# WHAT YOU NEED TO DO:
Copy the rows beginning at the line that has "Answer in <instances>...</instances>." and stopping after the line that has "8L122 31L126 51L138", substituting "item_id" for each occurrence of "instance_id" and leaving all else unchanged.

[Records in a dataset]
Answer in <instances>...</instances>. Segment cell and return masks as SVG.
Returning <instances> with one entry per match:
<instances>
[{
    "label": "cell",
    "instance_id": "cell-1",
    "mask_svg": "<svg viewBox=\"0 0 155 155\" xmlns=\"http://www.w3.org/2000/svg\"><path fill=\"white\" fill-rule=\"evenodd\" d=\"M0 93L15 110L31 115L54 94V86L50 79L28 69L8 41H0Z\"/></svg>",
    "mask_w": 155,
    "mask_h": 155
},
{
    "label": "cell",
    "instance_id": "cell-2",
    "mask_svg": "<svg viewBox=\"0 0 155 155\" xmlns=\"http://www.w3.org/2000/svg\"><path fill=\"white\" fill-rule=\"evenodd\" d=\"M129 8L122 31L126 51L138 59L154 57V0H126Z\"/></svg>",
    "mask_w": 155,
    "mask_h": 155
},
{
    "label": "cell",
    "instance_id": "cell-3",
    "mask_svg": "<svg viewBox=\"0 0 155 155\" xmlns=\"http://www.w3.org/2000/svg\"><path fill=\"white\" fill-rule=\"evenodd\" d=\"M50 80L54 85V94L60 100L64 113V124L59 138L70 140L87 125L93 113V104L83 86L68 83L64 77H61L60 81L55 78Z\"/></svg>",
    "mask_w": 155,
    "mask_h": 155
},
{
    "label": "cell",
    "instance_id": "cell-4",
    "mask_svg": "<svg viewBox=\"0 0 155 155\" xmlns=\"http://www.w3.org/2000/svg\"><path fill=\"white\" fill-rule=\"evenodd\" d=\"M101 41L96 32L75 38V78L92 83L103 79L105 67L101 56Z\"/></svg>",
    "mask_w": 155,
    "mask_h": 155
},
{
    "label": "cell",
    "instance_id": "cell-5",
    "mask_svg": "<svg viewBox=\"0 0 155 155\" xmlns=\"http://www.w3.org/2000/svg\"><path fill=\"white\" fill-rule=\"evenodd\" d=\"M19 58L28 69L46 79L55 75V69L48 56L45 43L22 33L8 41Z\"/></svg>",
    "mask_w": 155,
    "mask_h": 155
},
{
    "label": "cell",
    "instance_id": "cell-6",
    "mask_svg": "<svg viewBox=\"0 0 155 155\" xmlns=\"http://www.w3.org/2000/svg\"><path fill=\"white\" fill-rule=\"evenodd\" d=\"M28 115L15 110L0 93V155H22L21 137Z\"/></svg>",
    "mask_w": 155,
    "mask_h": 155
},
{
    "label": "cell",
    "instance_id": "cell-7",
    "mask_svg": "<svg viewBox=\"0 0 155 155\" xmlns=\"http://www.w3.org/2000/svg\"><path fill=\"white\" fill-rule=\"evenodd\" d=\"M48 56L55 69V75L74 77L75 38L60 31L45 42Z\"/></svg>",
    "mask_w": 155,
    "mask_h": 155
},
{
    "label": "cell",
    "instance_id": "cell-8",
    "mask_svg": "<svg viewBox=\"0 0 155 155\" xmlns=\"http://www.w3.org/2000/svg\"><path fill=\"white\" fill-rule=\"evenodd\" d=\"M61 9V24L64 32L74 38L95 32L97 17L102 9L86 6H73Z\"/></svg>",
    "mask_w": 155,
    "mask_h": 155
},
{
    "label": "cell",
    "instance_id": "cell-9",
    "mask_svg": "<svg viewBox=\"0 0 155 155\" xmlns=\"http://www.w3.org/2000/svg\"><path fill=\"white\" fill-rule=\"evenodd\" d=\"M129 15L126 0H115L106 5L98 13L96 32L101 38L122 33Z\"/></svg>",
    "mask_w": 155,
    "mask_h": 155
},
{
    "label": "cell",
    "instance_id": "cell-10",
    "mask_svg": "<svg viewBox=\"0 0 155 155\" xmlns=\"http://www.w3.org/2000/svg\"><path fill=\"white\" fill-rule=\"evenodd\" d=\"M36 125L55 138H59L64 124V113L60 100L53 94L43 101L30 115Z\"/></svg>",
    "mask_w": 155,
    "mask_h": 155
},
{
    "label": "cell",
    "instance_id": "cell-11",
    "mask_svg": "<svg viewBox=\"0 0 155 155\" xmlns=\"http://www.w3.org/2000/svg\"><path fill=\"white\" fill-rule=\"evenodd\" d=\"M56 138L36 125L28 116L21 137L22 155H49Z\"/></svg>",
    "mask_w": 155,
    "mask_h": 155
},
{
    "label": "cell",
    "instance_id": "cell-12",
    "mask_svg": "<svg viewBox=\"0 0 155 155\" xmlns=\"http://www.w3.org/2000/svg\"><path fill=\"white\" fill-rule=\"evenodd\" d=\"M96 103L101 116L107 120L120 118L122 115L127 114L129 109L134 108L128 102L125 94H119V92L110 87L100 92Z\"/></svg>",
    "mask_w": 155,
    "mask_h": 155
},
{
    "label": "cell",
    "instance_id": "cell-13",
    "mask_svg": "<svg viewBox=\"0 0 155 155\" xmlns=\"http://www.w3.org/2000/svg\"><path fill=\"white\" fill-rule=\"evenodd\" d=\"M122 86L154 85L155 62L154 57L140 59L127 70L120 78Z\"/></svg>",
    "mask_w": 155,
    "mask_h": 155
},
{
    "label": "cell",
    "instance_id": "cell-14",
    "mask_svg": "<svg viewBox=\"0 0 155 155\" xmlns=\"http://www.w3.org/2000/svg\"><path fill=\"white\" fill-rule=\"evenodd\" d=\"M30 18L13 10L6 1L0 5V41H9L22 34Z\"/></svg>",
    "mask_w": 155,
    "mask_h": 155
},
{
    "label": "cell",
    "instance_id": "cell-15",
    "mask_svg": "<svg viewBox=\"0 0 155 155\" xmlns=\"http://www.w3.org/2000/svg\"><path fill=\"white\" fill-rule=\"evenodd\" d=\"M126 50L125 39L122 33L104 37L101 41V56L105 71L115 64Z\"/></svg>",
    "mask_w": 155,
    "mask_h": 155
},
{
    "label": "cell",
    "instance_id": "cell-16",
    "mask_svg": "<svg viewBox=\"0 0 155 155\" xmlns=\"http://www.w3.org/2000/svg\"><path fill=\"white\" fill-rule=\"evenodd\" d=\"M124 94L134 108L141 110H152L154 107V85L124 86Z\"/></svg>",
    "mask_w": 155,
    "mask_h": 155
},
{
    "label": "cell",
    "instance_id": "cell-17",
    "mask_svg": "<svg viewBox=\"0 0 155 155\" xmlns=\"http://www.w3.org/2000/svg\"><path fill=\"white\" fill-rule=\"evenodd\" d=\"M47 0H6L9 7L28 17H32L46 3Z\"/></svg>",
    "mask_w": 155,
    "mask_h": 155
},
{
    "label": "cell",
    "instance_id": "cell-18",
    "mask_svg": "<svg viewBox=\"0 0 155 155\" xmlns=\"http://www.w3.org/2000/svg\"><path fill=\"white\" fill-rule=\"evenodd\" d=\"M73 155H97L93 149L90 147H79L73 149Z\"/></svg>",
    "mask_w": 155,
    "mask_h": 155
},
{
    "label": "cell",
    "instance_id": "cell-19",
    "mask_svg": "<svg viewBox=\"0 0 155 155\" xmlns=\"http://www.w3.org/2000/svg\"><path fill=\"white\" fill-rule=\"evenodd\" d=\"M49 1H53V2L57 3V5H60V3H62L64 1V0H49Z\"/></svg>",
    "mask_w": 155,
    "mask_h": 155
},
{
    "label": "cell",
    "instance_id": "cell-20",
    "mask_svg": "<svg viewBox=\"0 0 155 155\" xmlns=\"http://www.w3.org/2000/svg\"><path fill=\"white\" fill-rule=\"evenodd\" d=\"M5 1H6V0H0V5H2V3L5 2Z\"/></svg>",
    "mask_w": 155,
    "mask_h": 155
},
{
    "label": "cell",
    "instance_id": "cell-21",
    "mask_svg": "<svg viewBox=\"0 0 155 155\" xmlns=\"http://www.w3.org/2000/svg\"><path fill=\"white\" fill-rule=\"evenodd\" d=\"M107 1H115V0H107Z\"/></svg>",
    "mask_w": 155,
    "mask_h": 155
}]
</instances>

==

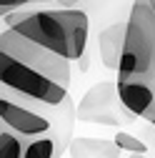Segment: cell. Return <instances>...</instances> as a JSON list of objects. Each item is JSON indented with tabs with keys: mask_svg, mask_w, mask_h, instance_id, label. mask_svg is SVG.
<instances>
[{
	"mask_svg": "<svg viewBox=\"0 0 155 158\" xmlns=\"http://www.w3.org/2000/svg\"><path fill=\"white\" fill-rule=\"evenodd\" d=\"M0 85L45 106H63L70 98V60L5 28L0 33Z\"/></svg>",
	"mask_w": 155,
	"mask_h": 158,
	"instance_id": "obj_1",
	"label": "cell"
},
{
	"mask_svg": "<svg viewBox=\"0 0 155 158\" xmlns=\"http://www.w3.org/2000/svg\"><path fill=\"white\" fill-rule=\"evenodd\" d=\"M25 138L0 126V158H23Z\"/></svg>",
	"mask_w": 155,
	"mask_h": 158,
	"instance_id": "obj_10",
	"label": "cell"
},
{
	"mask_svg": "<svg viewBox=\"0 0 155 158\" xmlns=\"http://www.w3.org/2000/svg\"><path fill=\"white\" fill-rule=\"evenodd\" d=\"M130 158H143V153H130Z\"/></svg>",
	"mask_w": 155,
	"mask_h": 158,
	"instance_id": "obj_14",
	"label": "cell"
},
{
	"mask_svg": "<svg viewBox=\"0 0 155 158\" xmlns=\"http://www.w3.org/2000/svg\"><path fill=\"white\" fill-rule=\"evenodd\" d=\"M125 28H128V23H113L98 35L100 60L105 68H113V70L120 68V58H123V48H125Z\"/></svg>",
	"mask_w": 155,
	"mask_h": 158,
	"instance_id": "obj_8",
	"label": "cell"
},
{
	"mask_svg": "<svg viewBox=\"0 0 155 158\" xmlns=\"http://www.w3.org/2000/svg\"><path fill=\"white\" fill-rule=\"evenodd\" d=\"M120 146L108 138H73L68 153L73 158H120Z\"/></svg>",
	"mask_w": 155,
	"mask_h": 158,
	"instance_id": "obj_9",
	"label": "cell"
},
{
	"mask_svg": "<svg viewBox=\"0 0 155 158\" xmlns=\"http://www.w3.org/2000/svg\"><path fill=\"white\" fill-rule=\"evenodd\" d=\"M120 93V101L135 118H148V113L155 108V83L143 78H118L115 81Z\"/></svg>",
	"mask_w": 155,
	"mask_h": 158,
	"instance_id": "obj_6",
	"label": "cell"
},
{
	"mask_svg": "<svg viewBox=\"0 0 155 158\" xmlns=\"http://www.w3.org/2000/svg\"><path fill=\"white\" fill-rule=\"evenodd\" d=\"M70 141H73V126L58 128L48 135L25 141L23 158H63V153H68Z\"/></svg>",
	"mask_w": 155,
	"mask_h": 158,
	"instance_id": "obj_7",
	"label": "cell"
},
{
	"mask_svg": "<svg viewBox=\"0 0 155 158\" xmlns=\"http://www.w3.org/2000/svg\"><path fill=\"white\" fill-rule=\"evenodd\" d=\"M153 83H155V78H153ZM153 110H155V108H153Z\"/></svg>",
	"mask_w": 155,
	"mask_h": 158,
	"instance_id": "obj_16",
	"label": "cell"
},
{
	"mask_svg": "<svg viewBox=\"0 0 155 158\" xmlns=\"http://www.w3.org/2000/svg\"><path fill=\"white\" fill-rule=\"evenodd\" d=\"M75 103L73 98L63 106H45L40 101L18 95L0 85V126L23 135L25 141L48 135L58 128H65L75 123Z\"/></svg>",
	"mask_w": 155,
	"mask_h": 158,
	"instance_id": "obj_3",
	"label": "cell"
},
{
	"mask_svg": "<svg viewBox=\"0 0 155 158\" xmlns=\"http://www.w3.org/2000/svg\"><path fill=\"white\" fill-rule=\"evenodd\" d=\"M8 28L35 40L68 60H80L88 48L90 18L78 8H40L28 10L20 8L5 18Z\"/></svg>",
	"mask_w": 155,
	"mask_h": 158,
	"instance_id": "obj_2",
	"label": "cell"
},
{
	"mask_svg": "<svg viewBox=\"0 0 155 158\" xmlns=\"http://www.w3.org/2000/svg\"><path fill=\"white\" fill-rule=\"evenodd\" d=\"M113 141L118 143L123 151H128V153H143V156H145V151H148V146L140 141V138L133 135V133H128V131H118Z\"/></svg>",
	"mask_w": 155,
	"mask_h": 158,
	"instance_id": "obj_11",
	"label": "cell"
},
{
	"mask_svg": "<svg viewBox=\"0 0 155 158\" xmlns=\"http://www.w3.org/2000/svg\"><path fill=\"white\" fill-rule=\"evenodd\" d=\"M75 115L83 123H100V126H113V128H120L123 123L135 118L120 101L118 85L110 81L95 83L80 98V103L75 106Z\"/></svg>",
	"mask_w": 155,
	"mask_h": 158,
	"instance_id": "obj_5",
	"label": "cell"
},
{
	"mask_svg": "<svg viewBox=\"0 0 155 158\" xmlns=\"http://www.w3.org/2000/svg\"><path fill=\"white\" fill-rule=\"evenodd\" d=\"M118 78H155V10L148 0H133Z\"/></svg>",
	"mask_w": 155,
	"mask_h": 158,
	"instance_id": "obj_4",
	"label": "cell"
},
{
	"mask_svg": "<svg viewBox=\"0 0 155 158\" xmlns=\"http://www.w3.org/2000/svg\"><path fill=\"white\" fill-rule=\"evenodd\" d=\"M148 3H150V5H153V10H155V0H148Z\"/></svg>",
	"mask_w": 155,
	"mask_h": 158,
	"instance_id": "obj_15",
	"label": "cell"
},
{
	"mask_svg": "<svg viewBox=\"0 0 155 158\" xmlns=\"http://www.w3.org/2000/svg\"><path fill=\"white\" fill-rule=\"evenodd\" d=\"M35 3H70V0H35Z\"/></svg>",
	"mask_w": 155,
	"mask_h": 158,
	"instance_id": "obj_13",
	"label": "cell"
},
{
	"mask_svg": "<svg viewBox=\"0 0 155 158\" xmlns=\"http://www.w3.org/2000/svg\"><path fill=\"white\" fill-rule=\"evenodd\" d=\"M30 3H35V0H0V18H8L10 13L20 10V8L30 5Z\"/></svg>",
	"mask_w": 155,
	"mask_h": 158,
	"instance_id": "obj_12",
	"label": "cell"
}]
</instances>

# SOLUTION TO THE EXERCISE:
Answer in <instances>...</instances>. Segment cell and return masks as SVG.
Returning <instances> with one entry per match:
<instances>
[{
    "label": "cell",
    "item_id": "cell-1",
    "mask_svg": "<svg viewBox=\"0 0 155 155\" xmlns=\"http://www.w3.org/2000/svg\"><path fill=\"white\" fill-rule=\"evenodd\" d=\"M0 93L15 110L31 115L54 94V86L50 79L28 69L8 41H0Z\"/></svg>",
    "mask_w": 155,
    "mask_h": 155
},
{
    "label": "cell",
    "item_id": "cell-2",
    "mask_svg": "<svg viewBox=\"0 0 155 155\" xmlns=\"http://www.w3.org/2000/svg\"><path fill=\"white\" fill-rule=\"evenodd\" d=\"M129 8L122 31L126 51L138 59L154 57V0H126Z\"/></svg>",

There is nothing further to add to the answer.